Ela enfatiza ainda que as sementes são fundamentais para a garantia da restauração de Áreas de Preservação Permanentes (APPs) como nascentes, matas ciliares e outras áreas das propriedades rurais que precisam ser protegidas para o cumprimento do novo Código Florestal, legislação que rege sobre a proteção da vegetação nativa em terras privadas. “Temos nesse projeto uma espécie de laboratório a céu aberto”, celebra Maria, que também se orgulha da construção de três viveiros comunitários com capacidade atual de produção de 60 mil mudas, 20 mil unidades, cada.
Ela conclui que todas as ações têm envolvido metodologias próprias que também vão somar esforços para que o próprio estado do Pará possa alcançar suas metas de restauração florestal que são altas e vão demandar capacidade de produção de mudas. “As comunidades têm conhecimentos ancestrais e sabem onde as sementes estão. Mas precisam ser apoiadas com análises e suporte para idas a campo, entre outras iniciativas”, explica Maria Farias sobre o papel do projeto na operacionalização dessas e outras ações que fazem as famílias e grupos envolvidos avançarem. “Com isso, vários atores devem se organizar e fazer da rede de sementes uma realidade”, opina.

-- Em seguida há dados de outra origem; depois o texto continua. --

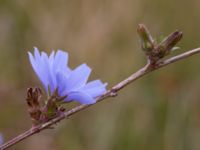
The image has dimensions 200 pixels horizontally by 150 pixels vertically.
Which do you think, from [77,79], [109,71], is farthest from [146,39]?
[109,71]

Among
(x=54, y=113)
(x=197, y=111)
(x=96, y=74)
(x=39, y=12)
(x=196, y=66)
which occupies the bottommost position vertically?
(x=54, y=113)

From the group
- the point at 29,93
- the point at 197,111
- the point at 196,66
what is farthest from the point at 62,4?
the point at 29,93

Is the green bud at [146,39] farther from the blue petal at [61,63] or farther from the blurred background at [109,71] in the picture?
the blurred background at [109,71]

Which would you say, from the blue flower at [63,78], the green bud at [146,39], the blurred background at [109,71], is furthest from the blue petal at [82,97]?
the blurred background at [109,71]

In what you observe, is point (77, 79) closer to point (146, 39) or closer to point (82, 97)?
point (82, 97)

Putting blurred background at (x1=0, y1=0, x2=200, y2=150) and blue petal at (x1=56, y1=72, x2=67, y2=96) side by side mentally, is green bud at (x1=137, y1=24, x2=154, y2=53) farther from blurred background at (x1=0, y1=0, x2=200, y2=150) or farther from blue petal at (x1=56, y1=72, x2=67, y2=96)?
blurred background at (x1=0, y1=0, x2=200, y2=150)

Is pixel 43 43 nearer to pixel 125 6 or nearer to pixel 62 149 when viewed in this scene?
pixel 125 6
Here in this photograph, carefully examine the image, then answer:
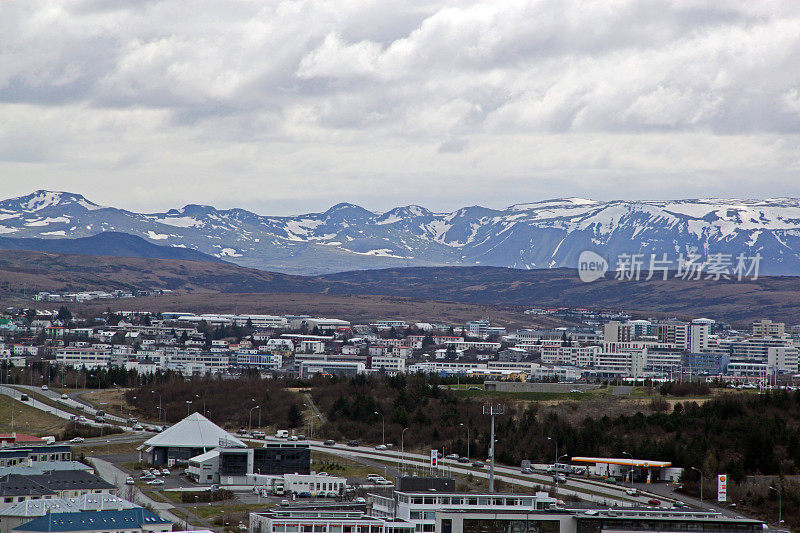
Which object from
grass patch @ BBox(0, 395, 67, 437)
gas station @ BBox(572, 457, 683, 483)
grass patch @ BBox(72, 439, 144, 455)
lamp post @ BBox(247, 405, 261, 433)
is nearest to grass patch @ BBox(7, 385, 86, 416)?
grass patch @ BBox(0, 395, 67, 437)

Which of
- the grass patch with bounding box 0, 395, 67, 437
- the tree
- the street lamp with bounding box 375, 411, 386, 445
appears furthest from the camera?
the tree

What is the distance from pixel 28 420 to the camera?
111 m

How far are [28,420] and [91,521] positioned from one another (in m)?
53.8

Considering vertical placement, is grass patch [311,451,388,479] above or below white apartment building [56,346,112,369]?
below

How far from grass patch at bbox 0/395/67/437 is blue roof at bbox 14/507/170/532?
4461 centimetres

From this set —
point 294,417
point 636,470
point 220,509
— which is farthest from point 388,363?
point 220,509

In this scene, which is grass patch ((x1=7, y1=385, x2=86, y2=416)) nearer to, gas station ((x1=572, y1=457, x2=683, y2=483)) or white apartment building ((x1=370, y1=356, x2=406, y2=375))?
gas station ((x1=572, y1=457, x2=683, y2=483))

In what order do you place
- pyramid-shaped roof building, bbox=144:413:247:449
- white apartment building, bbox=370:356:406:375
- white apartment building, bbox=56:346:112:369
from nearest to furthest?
pyramid-shaped roof building, bbox=144:413:247:449 → white apartment building, bbox=56:346:112:369 → white apartment building, bbox=370:356:406:375

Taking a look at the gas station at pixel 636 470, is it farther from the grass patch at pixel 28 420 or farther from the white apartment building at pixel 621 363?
the white apartment building at pixel 621 363

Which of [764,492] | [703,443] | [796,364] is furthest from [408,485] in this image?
[796,364]

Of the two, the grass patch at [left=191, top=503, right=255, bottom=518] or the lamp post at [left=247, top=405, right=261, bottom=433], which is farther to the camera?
the lamp post at [left=247, top=405, right=261, bottom=433]

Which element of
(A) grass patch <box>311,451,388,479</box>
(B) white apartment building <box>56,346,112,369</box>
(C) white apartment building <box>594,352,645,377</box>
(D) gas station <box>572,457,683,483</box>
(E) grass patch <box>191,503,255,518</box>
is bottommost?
Result: (E) grass patch <box>191,503,255,518</box>

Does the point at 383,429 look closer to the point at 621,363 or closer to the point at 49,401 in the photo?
the point at 49,401

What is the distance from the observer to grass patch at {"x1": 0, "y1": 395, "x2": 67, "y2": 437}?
106750mm
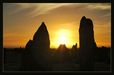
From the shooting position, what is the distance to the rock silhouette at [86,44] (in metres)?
2.63

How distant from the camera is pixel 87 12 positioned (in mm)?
2684

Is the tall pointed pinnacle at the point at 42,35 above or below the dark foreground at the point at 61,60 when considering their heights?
above

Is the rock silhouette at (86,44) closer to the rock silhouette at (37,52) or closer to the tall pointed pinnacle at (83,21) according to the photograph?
Result: the tall pointed pinnacle at (83,21)

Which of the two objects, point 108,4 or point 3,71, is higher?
point 108,4

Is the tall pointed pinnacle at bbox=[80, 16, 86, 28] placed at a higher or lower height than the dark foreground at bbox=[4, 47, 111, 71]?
higher

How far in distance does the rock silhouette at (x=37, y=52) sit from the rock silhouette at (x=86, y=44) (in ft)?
1.21

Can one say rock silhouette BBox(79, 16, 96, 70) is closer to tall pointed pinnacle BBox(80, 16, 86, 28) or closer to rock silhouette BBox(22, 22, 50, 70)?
tall pointed pinnacle BBox(80, 16, 86, 28)

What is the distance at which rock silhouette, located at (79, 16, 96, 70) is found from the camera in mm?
2633

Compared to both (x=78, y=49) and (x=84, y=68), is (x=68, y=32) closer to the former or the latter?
(x=78, y=49)

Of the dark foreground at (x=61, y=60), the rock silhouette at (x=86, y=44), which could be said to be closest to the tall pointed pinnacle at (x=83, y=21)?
the rock silhouette at (x=86, y=44)

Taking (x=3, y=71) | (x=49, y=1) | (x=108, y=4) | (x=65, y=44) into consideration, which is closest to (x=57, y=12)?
(x=49, y=1)

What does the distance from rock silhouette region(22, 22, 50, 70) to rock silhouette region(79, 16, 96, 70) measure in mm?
369

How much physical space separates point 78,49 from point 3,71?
813 mm

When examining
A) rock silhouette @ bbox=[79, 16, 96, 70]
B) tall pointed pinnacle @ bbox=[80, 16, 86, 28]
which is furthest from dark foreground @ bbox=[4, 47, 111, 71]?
tall pointed pinnacle @ bbox=[80, 16, 86, 28]
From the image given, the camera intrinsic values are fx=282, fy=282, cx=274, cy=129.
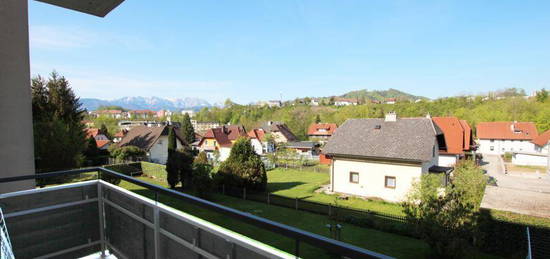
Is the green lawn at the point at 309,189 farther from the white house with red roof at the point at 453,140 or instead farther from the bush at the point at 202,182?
the white house with red roof at the point at 453,140

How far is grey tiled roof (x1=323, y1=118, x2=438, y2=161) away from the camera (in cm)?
1552

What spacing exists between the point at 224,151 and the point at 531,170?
117 feet

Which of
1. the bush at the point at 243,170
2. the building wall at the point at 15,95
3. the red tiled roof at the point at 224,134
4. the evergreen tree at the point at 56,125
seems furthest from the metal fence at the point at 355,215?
the red tiled roof at the point at 224,134

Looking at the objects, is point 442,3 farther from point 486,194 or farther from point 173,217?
point 173,217

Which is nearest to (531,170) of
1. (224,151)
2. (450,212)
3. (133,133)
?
(450,212)

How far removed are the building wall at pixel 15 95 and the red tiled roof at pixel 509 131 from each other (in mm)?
52616

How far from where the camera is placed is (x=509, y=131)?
137 feet

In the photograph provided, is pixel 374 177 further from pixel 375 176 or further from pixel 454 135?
pixel 454 135

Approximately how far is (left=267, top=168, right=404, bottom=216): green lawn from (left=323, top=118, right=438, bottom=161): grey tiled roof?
8.80 feet

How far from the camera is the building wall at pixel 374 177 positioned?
603 inches

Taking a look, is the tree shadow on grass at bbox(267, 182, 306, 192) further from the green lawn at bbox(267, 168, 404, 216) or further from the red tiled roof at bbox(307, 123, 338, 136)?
the red tiled roof at bbox(307, 123, 338, 136)

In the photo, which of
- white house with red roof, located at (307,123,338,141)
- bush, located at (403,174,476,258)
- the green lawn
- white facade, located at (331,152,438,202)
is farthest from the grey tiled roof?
white house with red roof, located at (307,123,338,141)

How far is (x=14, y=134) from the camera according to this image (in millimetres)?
5570

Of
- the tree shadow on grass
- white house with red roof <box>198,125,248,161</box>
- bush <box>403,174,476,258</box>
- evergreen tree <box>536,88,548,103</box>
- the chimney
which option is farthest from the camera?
evergreen tree <box>536,88,548,103</box>
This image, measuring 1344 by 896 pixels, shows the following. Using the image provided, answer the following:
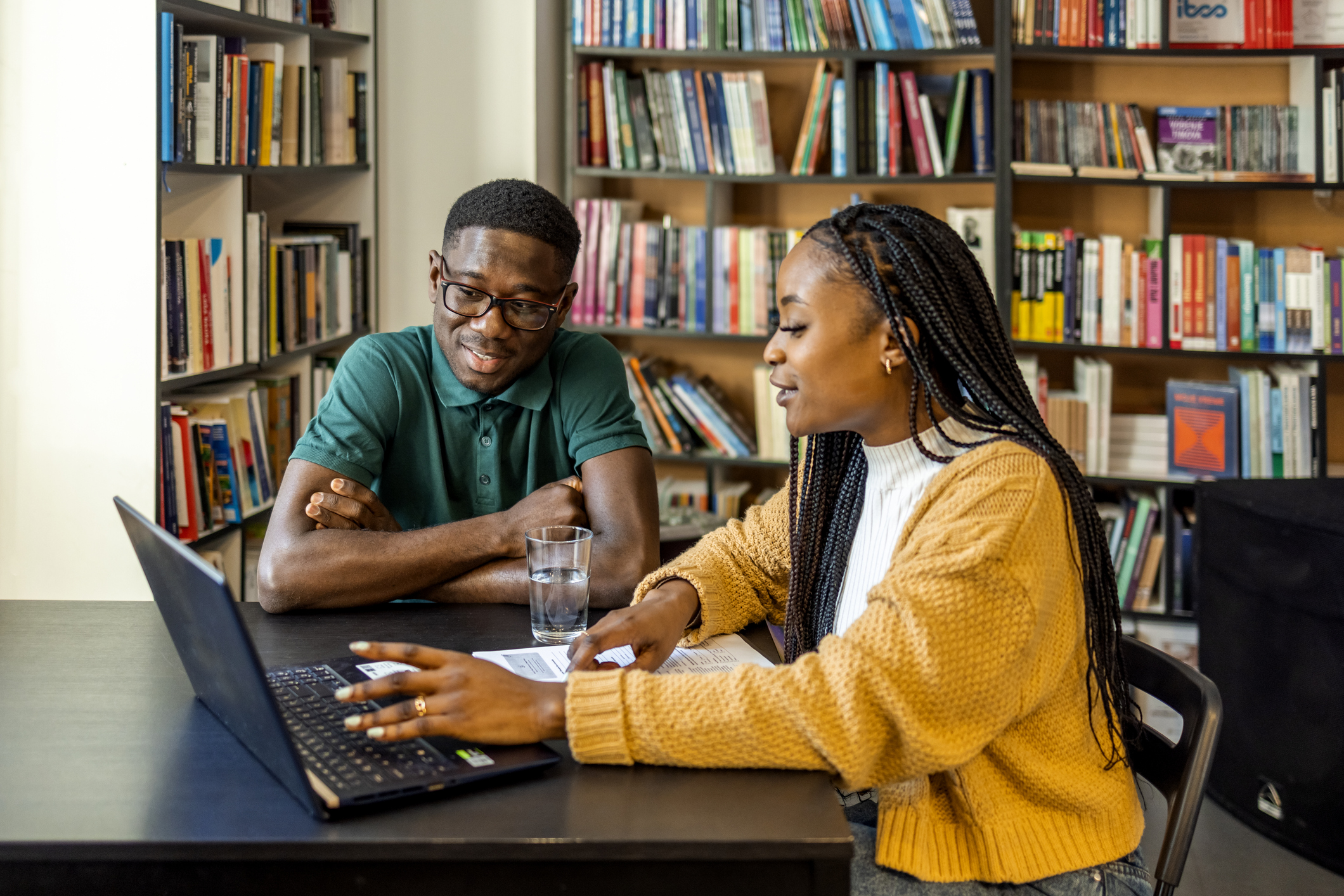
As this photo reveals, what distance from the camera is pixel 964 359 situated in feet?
3.90

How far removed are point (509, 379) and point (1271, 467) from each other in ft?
7.66

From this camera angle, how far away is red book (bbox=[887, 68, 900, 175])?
10.7 feet

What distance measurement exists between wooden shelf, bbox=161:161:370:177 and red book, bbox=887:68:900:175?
1.45 m

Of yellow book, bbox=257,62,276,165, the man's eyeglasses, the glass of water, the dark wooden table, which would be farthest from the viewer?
yellow book, bbox=257,62,276,165

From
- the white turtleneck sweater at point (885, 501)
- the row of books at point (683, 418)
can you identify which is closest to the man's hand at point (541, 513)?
the white turtleneck sweater at point (885, 501)

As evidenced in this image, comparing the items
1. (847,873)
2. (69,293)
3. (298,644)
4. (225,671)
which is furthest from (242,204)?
(847,873)

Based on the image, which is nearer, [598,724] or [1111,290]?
[598,724]

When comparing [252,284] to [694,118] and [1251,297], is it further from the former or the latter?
[1251,297]

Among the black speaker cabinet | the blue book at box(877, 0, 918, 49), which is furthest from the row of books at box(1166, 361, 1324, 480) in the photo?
the blue book at box(877, 0, 918, 49)

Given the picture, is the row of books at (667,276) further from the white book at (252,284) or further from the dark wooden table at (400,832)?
the dark wooden table at (400,832)

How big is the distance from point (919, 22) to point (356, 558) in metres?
2.35

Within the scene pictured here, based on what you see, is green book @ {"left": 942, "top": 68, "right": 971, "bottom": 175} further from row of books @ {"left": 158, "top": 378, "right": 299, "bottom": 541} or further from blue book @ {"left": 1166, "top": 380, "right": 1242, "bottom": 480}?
row of books @ {"left": 158, "top": 378, "right": 299, "bottom": 541}

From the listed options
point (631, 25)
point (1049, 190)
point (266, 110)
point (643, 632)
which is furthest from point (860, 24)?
point (643, 632)

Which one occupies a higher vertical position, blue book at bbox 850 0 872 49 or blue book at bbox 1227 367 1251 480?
blue book at bbox 850 0 872 49
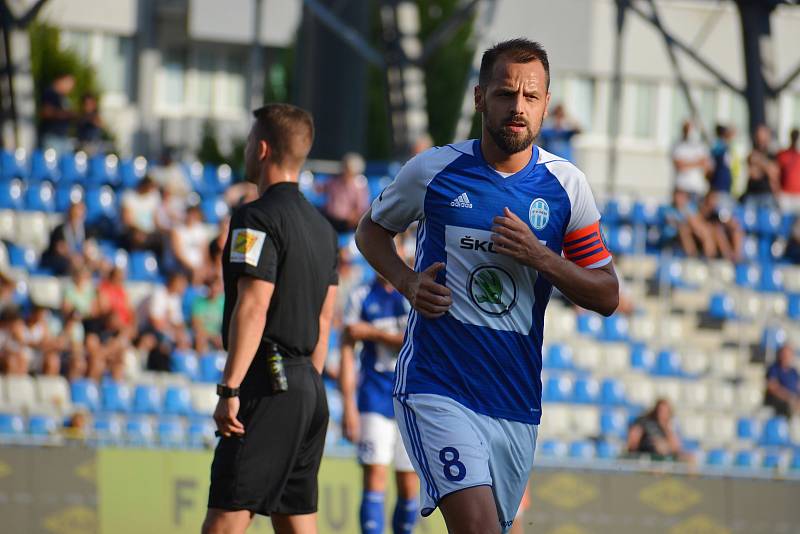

Como próximos passos, a a coordenadora de projetos da CI-Brasil destaca que será importante trazer mais projetos para ancorar ações práticas de capacitação, garantia de insumos e outras ações que garantam que a rede de sementes em consolidação possa funcionar com sustentabilidade.
Em alinhamento à Década da Restauração de Ecossistemas, instituída pela Organização das Nações Unidas (ONU) para o período de 2021 a 2030, à qual o projeto SAFs se integra também, o governo brasileiro assumiu o compromisso de restaurar 12 milhões de hectares de áreas degradadas, enquanto a meta subnacional do Estado do Pará, envolve a recuperação de 5,6 milhões de hectares, pelo Plano Estadual Amazônia Agora (PEAA).